Sunday, June 13, 2010

Pilgrim on the Crustacean Path

When I was an undergrad, I was an idiot. And those of you scratching your puzzled brow and thinking “so what’s new” have no idea. Compared to the idiot I am now, I was a far more seriously, intensely, dangerously self-destructive idiot. 
And, as much as I’d like to claim credit for the transition from “seriously, intensely, etc.” idiocy to my present state of dysfunctional semi-idiocy, I’m afraid I can’t. In fact, in my case, college did the job it was designed to do. It helped me grow up.
Among the things that saved me from my post-adolescent self in the dim depths of the 1970s was Bob Loveland’s course in Marine Biology. Loveland was a very, very good teacher. Loved his subject, knew a lot about it, conveyed his excitement for the rigorous details as keys to the Big Concepts.
Marine Bio was a Big Course. 5 credits, 3 for lecture, 2 for lab, 2 long lab periods every week along with 3 lectures. Our first collecting trip was a most-of-a-day bus ride to the jetty along the Shark River inlet at Belmar and Avon.
It was a chilly October afternoon. We were a dozen or so undergrads and a couple of grad students. The task was to collect sufficient interesting invertebrates to let us work through identification keys and gain some understanding of evolutionary biodiversity in the Atlantic nearshore.

Information given:
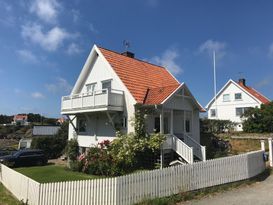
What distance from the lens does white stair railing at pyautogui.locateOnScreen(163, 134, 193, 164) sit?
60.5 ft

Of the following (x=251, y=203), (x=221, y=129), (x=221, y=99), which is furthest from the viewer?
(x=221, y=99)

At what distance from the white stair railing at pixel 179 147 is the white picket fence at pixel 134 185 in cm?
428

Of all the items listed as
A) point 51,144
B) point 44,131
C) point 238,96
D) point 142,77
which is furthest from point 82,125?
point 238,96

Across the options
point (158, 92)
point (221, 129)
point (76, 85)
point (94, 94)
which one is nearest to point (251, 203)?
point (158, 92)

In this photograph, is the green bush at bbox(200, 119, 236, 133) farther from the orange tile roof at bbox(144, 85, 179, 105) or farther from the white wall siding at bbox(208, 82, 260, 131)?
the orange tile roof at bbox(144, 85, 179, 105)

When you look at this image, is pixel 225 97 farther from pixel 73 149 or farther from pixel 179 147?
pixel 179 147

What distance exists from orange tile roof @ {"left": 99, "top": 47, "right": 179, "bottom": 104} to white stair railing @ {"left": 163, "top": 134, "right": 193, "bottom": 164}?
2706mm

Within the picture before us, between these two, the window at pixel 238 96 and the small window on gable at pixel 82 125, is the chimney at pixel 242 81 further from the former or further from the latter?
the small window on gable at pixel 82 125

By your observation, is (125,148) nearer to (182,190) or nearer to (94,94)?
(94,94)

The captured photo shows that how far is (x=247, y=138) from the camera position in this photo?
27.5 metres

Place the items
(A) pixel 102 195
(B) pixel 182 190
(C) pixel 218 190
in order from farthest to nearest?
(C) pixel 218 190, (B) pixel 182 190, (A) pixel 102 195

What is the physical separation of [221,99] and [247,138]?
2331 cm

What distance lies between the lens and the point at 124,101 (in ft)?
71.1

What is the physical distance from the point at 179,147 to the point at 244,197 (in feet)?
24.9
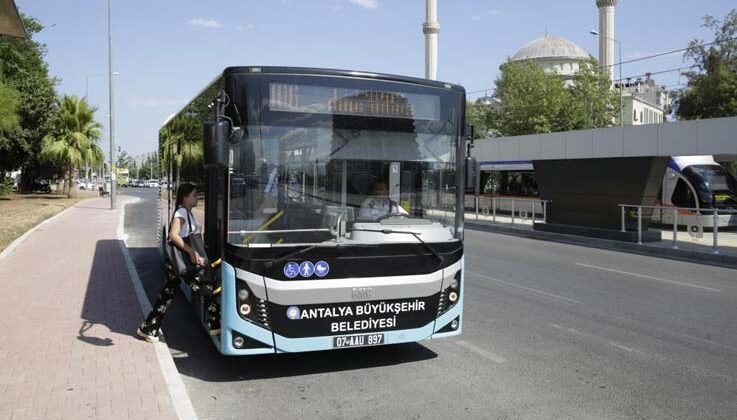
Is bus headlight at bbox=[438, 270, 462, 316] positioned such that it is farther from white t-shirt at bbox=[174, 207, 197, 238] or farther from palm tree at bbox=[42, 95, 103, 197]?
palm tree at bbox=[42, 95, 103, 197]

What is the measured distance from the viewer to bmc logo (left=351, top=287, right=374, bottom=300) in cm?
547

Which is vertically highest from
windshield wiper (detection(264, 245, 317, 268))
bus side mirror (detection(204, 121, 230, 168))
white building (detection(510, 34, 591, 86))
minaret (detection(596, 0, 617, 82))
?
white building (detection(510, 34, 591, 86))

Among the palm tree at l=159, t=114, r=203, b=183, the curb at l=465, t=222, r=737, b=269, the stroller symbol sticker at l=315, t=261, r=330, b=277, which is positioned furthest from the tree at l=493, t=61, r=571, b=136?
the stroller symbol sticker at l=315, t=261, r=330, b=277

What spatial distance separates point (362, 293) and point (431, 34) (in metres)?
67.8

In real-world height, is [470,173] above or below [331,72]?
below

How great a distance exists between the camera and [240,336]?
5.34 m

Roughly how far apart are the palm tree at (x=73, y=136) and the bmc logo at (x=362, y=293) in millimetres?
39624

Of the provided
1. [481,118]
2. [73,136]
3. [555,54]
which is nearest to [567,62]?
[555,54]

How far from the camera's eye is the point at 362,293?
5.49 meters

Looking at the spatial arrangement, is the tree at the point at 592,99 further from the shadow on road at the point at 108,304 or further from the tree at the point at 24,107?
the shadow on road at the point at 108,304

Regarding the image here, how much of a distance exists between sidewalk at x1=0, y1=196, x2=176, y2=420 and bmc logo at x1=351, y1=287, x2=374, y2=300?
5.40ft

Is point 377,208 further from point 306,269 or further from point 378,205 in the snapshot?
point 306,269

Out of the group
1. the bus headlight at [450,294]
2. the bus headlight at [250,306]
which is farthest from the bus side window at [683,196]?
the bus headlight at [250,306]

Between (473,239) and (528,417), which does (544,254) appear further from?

Required work:
1) In the blog post about the marine biology course, where did the class go on its first collecting trip?
2) According to the blog post about the marine biology course, what made Marine Bio a Big Course?
3) Do these statements agree with the blog post about the marine biology course? Answer yes or no for each, quoting the deciding words. (a) The first collecting trip took place on a chilly October afternoon. (b) The author takes credit for moving past his worst idiocy. (c) The collecting group was made up only of undergraduates.

Answers to the exercise:
1) The class went to the jetty along the Shark River inlet at Belmar and Avon.

2) It was worth 5 credits: 3 for lecture and 2 for lab. Each week it had 3 lectures and 2 long lab periods.

3)
(a) Yes: "It was a chilly October afternoon."
(b) No: "as much as I’d like to claim credit for the transition from “seriously, intensely, etc.” idiocy to my present state of dysfunctional semi-idiocy, I’m afraid I can’t."
(c) No: "We were a dozen or so undergrads and a couple of grad students."